Nature Profile


Red Maple

Acer rubrum

Red maple provides brilliant fall foliage in our woodlands and cultivated landscapes. Acer rubrum is the fourth most common tree in the natural areas of The Holden Arboretum, trailing Acer saccharum (sugar maple), Fagus grandifolia (American beech), and Liriodendron tulipifera (tuliptree). It is native from southern Ontario to Newfoundland, south to eastern Texas and just north of Miami, Fla.

One of our more impressive red maples is in the Sugarbush woods, west of Sperry Road, and south of the stream, on a rise just east of the wetland. It has a height of about 90 feet, a spread of about 44 feet and a diameter at breast height (DBH) of over 40 inches. Its age is hard to guess, but it is most likely more than 100 years old given its large trunk and its bark that has shed the shaggy strips that are common on mature red maples.

Of the 112 red maples planted in Holden’s gardens and fields, 77 remain (19 died and 16 were removed). There are currently 20 cultivars (cultivated varieties) of Acer rubrum in our plant collection including 10 individuals of ‘Red Sunset’. Acer rubrum ‘Red Sunset’ was highly recommended by the Ohio Nursery and Landscape Association’s Plant Selection Committee in 1982. Our specimens average 40 feet in height after 40 years and reward us each October with foliage that simply glows. I noticed a specimen last fall on the south side of Willoughby Fine Arts parking lot that was a prime example of why this cultivar is still the best selling red maple and perhaps even the best selling tree in the country.
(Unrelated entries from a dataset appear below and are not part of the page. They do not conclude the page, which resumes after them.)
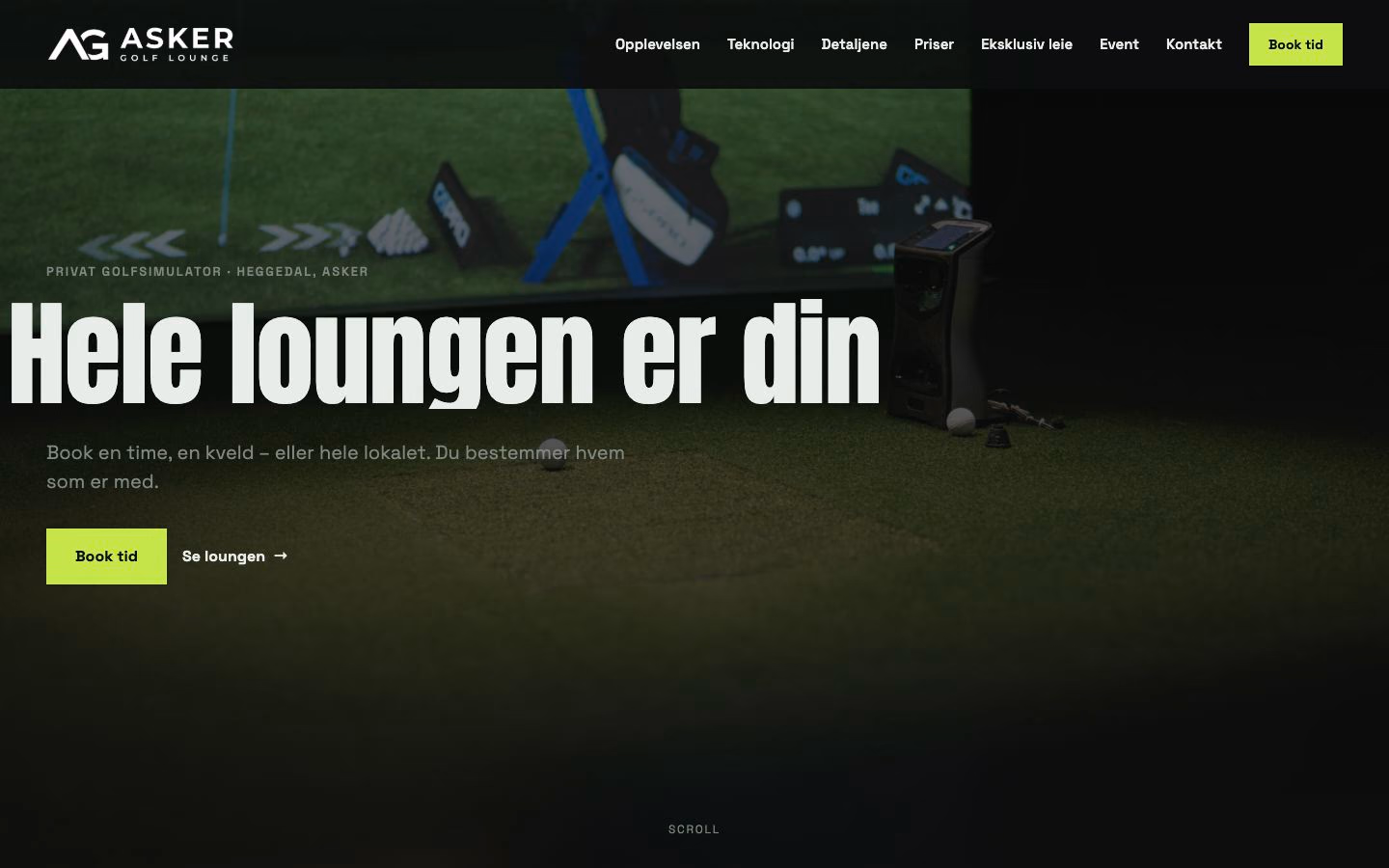 Forsiden til egen virksomhet Asker Golf Lounge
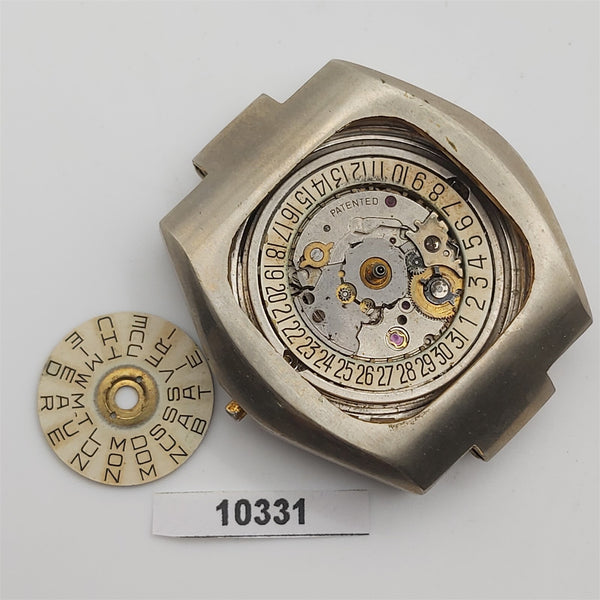 PROJECT TO FIX RADO SAPPHIRE GAZELLE SS DAY DATE EU SHIP MENS WATCH 10331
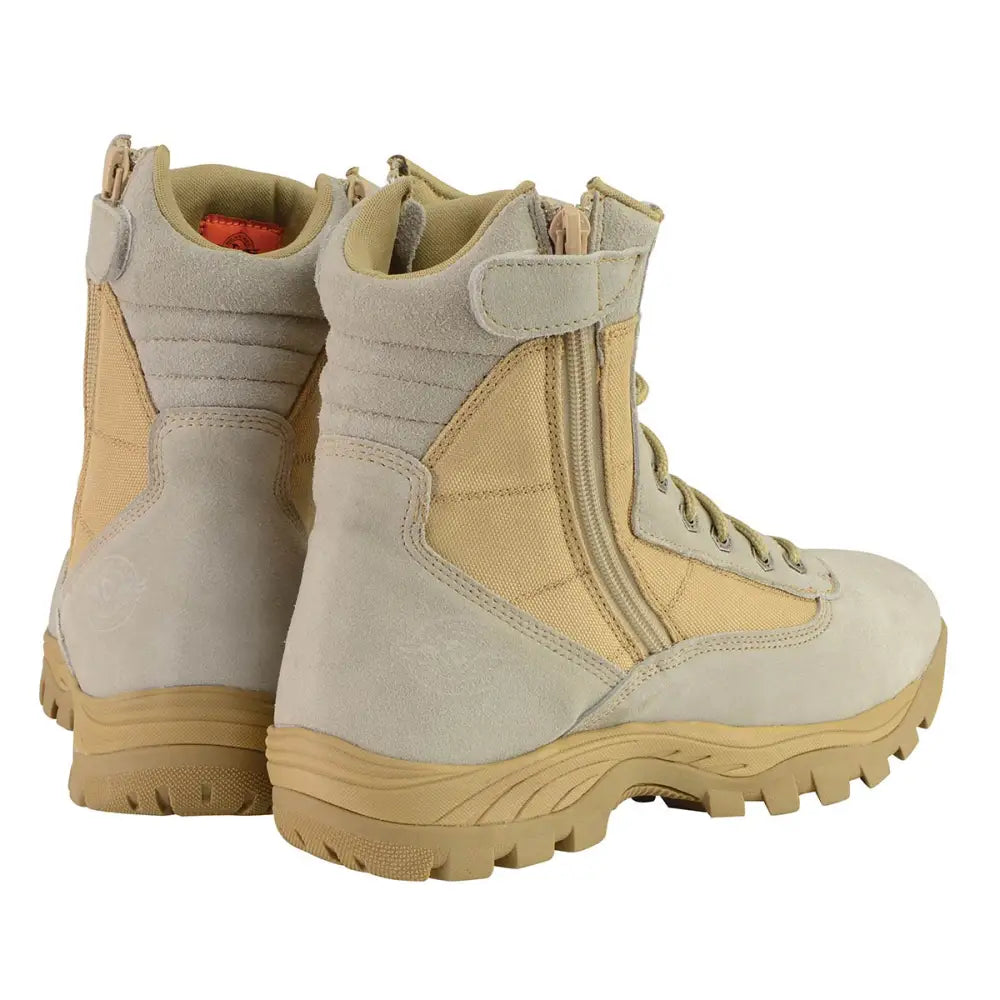 Milwaukee Leather Men's Lace-Up Desert Sand 9-Inch Leather Swat Style-Tactical Boots MBM9111 - Chief Miller Apparel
Another worthy red maple cultivar at Holden is ‘October Glory’. Its fall foliage is a deeper red than ‘Red Sunset,’ and it has on average wider branch angles that may prove to be stronger than those of ‘Red Sunset’. One Acer rubrum ‘October Glory’ is located along the exit drive of the parking area. There the soil is usually fairly dry in late summer and as a result the tree turns color anytime between late August and late September and is usually defoliated in mid-October. In contrast an ‘October Glory’ planted in the wet meadow south of the Arborvitae Collection has turned color between late September and early October, and is usually defoliated by early to mid November.

The flowers of red maple appear in March-April and color the tree a subtle reddish haze. Trees are either male or female. By mid to late May seeds are ripe and ready to be carried off by the wind. Seed crops can be so heavy some years on female trees that not much foliage is produced until June. There are a number of naturally occurring hybrids of red maple with silver maple. These Freeman maples, Acer x freemanii (A. rubrum x A. saccharinum) tend to be faster growing than red maples. Some selections have been made that combine the best qualities of both parents. Acer freemanii ‘Autumn Blaze’ grows over 2’ per year and has red fall foliage in October, sometimes starting in late September and ending in early November. One ‘Autumn Blaze’ planted in the Specimen Tree Collection as a balled and burlapped tree, with a trunk measuring 2 inches in diameter 6 inches above the ground in 1990 measured 53’ x 40’ in October 2009.